About this task – Take the line that contains "Standing vote fraction: 26%." and each line after it in the material below, and transcribe them exactly, stopping at the end.

Task material –
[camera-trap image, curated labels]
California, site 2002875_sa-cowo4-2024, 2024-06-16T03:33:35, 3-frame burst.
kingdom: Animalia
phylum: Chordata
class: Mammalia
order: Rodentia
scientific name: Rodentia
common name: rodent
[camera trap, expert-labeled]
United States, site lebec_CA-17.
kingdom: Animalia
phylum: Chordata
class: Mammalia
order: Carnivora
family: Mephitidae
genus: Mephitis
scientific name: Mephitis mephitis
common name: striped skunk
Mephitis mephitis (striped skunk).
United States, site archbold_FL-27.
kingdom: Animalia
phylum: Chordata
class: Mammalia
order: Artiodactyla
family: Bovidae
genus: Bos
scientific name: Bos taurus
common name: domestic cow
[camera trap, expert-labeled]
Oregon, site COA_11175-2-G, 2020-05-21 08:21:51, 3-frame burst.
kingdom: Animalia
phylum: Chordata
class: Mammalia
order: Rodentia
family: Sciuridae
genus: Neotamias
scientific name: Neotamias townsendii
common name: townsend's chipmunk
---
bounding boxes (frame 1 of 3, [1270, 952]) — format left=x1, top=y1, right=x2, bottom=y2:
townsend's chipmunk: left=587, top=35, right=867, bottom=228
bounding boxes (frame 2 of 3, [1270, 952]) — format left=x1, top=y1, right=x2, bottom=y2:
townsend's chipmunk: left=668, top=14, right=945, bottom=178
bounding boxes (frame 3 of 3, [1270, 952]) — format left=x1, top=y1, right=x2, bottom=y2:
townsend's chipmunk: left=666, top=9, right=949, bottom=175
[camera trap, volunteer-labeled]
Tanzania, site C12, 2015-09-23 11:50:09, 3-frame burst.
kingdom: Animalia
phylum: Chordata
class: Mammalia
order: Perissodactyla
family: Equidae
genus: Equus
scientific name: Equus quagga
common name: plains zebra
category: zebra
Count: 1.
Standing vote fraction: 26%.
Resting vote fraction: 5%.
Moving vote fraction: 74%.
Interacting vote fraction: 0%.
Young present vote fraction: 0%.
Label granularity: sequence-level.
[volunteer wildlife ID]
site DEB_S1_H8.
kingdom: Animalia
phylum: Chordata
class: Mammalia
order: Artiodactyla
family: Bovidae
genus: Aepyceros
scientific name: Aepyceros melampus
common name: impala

Task output –
Standing vote fraction: 26%.
Resting vote fraction: 5%.
Moving vote fraction: 74%.
Interacting vote fraction: 0%.
Young present vote fraction: 0%.
Label granularity: sequence-level.
[volunteer wildlife ID]
site DEB_S1_H8.
kingdom: Animalia
phylum: Chordata
class: Mammalia
order: Artiodactyla
family: Bovidae
genus: Aepyceros
scientific name: Aepyceros melampus
common name: impala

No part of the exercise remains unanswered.